Left to right: Overlooking the Four Seasons Bangkok’s riverside swimming pool from the main courtyard; a room at the Four Seasons. (Photos: Chris Schalkx)

The feasting continued at Yu Ting Yuan, for which chef Qui Xiaogui has brought over his team from Guangzhou to dish up real-deal Cantonese dim sum, barbecue, and stir-fries against a Gathy-designed backdrop of Chinese art and dramatic floral arrangements. Closer to the river, there’s Brasserie Palmier, a tropic-tinged French bistro where the menu riffs on light, seafood-focused French classics (fresh oysters, moules marinière, sole grenobloise, et plus) served with thumb-thick sweet potato fries that had me ordering seconds. Cross the two-tiered (and rather excellent) swimming pool from here, and you’ll reach Riva del Fiume. At this bright and easy-going Italian restaurant, our long riverside lunch consisted of citrusy crudo, slushy tableside sgroppinos, and truffle-flecked pastas dished out from an open kitchen.

But the biggest drawcard is BKK Social Club, the hotel’s perennially packed bar spearheaded by cocktail guru Philip Bischoff. Swathed in green velvet and art deco fixtures, it’s an homage to the bossa nova–fueled nights of 1920s Buenos Aires with a cigar lounge, champagne corner, and 45-page menu of elaborately garnished drinks.
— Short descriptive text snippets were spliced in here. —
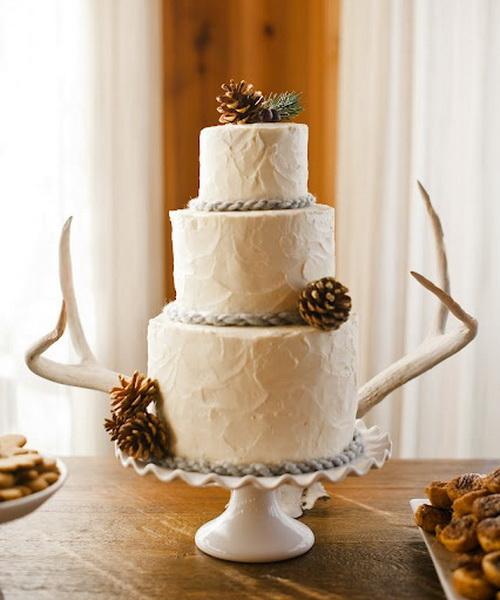 western wedding cake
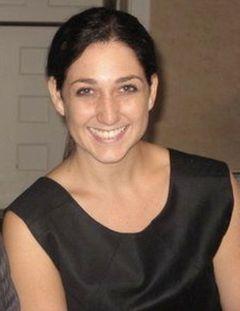 Claudia P.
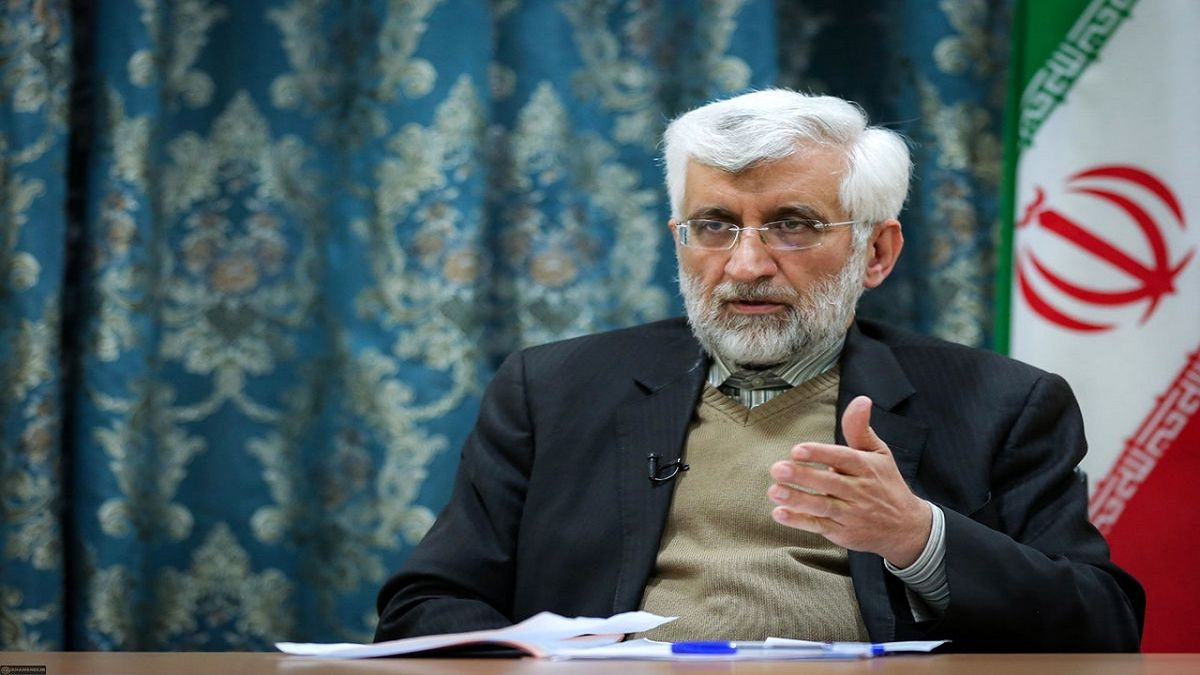 احتمال تشکیل دولت در سایه توسط جلیلی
After one too many potent — and dangerously affordable — negronis, I was grateful that my bed was only a short elevator ride up. Contrasting the public areas, the rooms here feel more sober: taupes and grays dominate, while faux-ostrich leather and Thai silks lend a tactile touch. Some come with river views, while others, like ours, look out over the central courtyard or the endless cityscape.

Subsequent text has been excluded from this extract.